- _Kaynak Metin_:
İlginç olan yazarın aynı zamanda Mekke’deki Kabe’yi de bu Hıristiyan ibadetinin gereği olan mabetler zincirinin bir halkası olarak görmesi ve bunu Ka’be’de bulunduğu söylenen,  melekler tarafından etrafı çevrili ve kucağında çocuk olan Meryem resmine dayandırmasıdır (S.83).

Yazarın verdiği bilgilere göre (Zebid’e 90 km. mesafedeki) Wusâb kentindeki bütün camiler/mescitler tavanı düz olan küp şeklinde olup, bugün Wasabi/Wusabi kentinin camisinde bile Hıristiyan kilise süslemelerinin izleri görülmektedir. Bu ise bu camilerin bir zamanlar Hıristiyan mabetleri olarak kullanıldığını göstermektedir(s.83). Küp şeklindeki diğer bir cami ise Yemen’in Ba’dân bölgesindeki Tamur camisidir ki 6-7. yy’da bir ibadet mekanı olarak inşa edilmiş olmalıdır(s.86). Keza 1980’lerde Arap arkeologların Cubeyl kentinde bir kilise kazısı yaptıklarını, ancak bu kazının sonuçlarının  henüz yayımlanmadığını – muhtemelen hiç yayımlanmayacağını – sadece ARAMCO petrol şirketinde çalışan işçilerden alınan bilgilerle yetinmek durumunda kalındığını  ifade etmektedir (S. 87).

Sahne sorusu satırları:
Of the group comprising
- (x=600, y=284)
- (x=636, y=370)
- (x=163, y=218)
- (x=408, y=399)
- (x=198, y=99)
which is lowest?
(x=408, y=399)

- _Alıştırma Görevleri_:
1. Kaynak metne göre Tamur camisi Yemen'in hangi bölgesinde yer almaktadır?
2. Sahne sorusu satırlarının tamamını, boş satırları atlayarak numaralı bir listeye dönüştürünüz.

- _Çözüm Listesi_:
1. Ba'dân bölgesinde.

2.
1. Of the group comprising
2. - (x=600, y=284)
3. - (x=636, y=370)
4. - (x=163, y=218)
5. - (x=408, y=399)
6. - (x=198, y=99)
7. which is lowest?
8. (x=408, y=399)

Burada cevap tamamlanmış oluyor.